“Agatha All Along” continues with its fourth installment, returning us to our coven in mourning (or at least most of them).
“Agatha All Along” Episode 4 Recap
Having been left wondering how these witches would handle the loss of a seemingly necessary member of a “complete” coven, “If I Can’t Reach You / Let My Song Teach You” continues down the “Witches Road” and further into the mysterious past of these characters.
With the previous mention of needing a full coven of witches with each role fulfilled, our group was left with the vacancy of a “green witch”. With the lack of remorseful feeling we come to expect from Agatha Harkness (Kathryn Hahn), she bluntly suggests summoning a replacement witch. Reluctantly everyone agrees and with a witchy ritual, they summon a witch.
To everyone’s surprise, it works, and out of the freshly made grave of their fallen ally rises Rio (Aubrey Plaza), Agatha’s mysterious and aggressive old acquaintance from episode one. The group hesitantly continues down the road with their new coven member.
The group stumbles upon another house bearing an indication of the ritual of fire and upon entering are again costume-changed, this time donning 70’s fashion.
Exploration of the house reveals a recording studio and instruments, as well as various personalized music-themed references for our coven. After some mysterious invisible attacks on multiple witches, they conclude that Alice (Ali Ahn), though believing it was never real, has brought a very real generational curse with her and it is now the trial.
Having the realization that the curse is real, the coven concludes that Alice’s late mother, a very famous musical artist, had released music as a protection spell in the hopes of saving her daughter, and now the only way to truly get rid of it is to face it head-on. This leads the coven to take up instruments to play the very song that got them here.
After a tense ballad, the curse is banished and the trial complete, but not without problem as the “Teen” (Joe Locke) has been injured with a large glass shard from being previously thrown through a window by the curse.
Back on the road, the coven helps the “Teen” in another bonding moment as Jen (Sasheer Zamata) is able to instruct the witches on ingredients again to make a healing potion, which the group observantly points out is a clear indication of gaining more power. While the “Teen” rests and Agatha watches over him, the other witches exchange stories over a campfire, bonding them even more.
The “Teen” eventually wakes, and after a tense discussion about his mysterious “sigil” preventing his identity from being revealed, Agatha returns to the other witches as they are in the middle of exchanging scar stories. Rio chimes in about a scar being someone she loved in the past, heavily implying it is Agatha. After the two break off and share an intense near kiss, the episode ends.
Episode four finally seems to give us some conclusions, just, of course, not about our main story. With the trial of fire, we see what seems to be a true conclusion to at least the past problems of Alice, whereas the previous trial only really raised more questions for the corresponding witch, Jen. For our other bigger mysteries, we again get no real concrete answers.

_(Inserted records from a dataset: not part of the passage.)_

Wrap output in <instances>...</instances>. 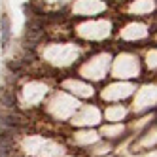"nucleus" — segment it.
Listing matches in <instances>:
<instances>
[{
	"label": "nucleus",
	"mask_w": 157,
	"mask_h": 157,
	"mask_svg": "<svg viewBox=\"0 0 157 157\" xmlns=\"http://www.w3.org/2000/svg\"><path fill=\"white\" fill-rule=\"evenodd\" d=\"M10 42H12V21L6 13L0 15V48L8 49Z\"/></svg>",
	"instance_id": "f03ea898"
},
{
	"label": "nucleus",
	"mask_w": 157,
	"mask_h": 157,
	"mask_svg": "<svg viewBox=\"0 0 157 157\" xmlns=\"http://www.w3.org/2000/svg\"><path fill=\"white\" fill-rule=\"evenodd\" d=\"M0 106L4 110H17V97L12 87L0 89Z\"/></svg>",
	"instance_id": "7ed1b4c3"
},
{
	"label": "nucleus",
	"mask_w": 157,
	"mask_h": 157,
	"mask_svg": "<svg viewBox=\"0 0 157 157\" xmlns=\"http://www.w3.org/2000/svg\"><path fill=\"white\" fill-rule=\"evenodd\" d=\"M46 36V17L42 15H29L27 25H25V46L34 48L36 44L42 42V38Z\"/></svg>",
	"instance_id": "f257e3e1"
}]
</instances>
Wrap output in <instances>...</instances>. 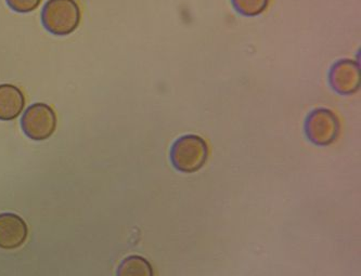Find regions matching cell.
I'll use <instances>...</instances> for the list:
<instances>
[{
    "mask_svg": "<svg viewBox=\"0 0 361 276\" xmlns=\"http://www.w3.org/2000/svg\"><path fill=\"white\" fill-rule=\"evenodd\" d=\"M10 9L18 13H28L34 11L42 3V0H6Z\"/></svg>",
    "mask_w": 361,
    "mask_h": 276,
    "instance_id": "30bf717a",
    "label": "cell"
},
{
    "mask_svg": "<svg viewBox=\"0 0 361 276\" xmlns=\"http://www.w3.org/2000/svg\"><path fill=\"white\" fill-rule=\"evenodd\" d=\"M329 78L338 94L350 96L360 88V66L354 60H340L331 68Z\"/></svg>",
    "mask_w": 361,
    "mask_h": 276,
    "instance_id": "5b68a950",
    "label": "cell"
},
{
    "mask_svg": "<svg viewBox=\"0 0 361 276\" xmlns=\"http://www.w3.org/2000/svg\"><path fill=\"white\" fill-rule=\"evenodd\" d=\"M25 106V96L17 86L0 84V120L10 122L19 118Z\"/></svg>",
    "mask_w": 361,
    "mask_h": 276,
    "instance_id": "52a82bcc",
    "label": "cell"
},
{
    "mask_svg": "<svg viewBox=\"0 0 361 276\" xmlns=\"http://www.w3.org/2000/svg\"><path fill=\"white\" fill-rule=\"evenodd\" d=\"M239 13L247 17H256L263 13L269 5V0H231Z\"/></svg>",
    "mask_w": 361,
    "mask_h": 276,
    "instance_id": "9c48e42d",
    "label": "cell"
},
{
    "mask_svg": "<svg viewBox=\"0 0 361 276\" xmlns=\"http://www.w3.org/2000/svg\"><path fill=\"white\" fill-rule=\"evenodd\" d=\"M305 132L310 142L320 146H326L338 138L340 134V120L329 108H317L306 118Z\"/></svg>",
    "mask_w": 361,
    "mask_h": 276,
    "instance_id": "277c9868",
    "label": "cell"
},
{
    "mask_svg": "<svg viewBox=\"0 0 361 276\" xmlns=\"http://www.w3.org/2000/svg\"><path fill=\"white\" fill-rule=\"evenodd\" d=\"M82 12L75 0H48L42 11V23L52 35L68 36L80 26Z\"/></svg>",
    "mask_w": 361,
    "mask_h": 276,
    "instance_id": "6da1fadb",
    "label": "cell"
},
{
    "mask_svg": "<svg viewBox=\"0 0 361 276\" xmlns=\"http://www.w3.org/2000/svg\"><path fill=\"white\" fill-rule=\"evenodd\" d=\"M27 234V225L20 215L12 213L0 215V249H19L25 243Z\"/></svg>",
    "mask_w": 361,
    "mask_h": 276,
    "instance_id": "8992f818",
    "label": "cell"
},
{
    "mask_svg": "<svg viewBox=\"0 0 361 276\" xmlns=\"http://www.w3.org/2000/svg\"><path fill=\"white\" fill-rule=\"evenodd\" d=\"M21 127L27 138L34 141L47 140L56 132V113L48 104H32L22 116Z\"/></svg>",
    "mask_w": 361,
    "mask_h": 276,
    "instance_id": "3957f363",
    "label": "cell"
},
{
    "mask_svg": "<svg viewBox=\"0 0 361 276\" xmlns=\"http://www.w3.org/2000/svg\"><path fill=\"white\" fill-rule=\"evenodd\" d=\"M209 157V146L204 139L195 134H185L173 144L171 161L177 170L192 173L201 169Z\"/></svg>",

The musical theme of the show returns here in spectacular fashion. What started as unrecognizable humming in episode one, developed into a magical acapella chant to open the door to the “Witches Road” in episode two, is now a grand full band performance.
This episode also sees the return of Rio, throwing more tension into the mix for Agatha. We were given a more joking glimpse of their relationship in episode one through the lens of the detective show curse Agatha was trapped in and then again in the middle of Rio trying to kill Agatha.
Now that they are seemingly being forced to be allies, we are given more tense one-on-one interactions, revealing they clearly must have had a past romantic relationship. With Rio’s mysterious reveal of a past loved one being her personal scar, we are now left with implications that only drive us to want to know more.
With so much still to be revealed, “Agatha All Along” continues to be an intriguing and fun series. I count myself still under its spell as I wait for more. I’d give it 5 concert posters out of 7.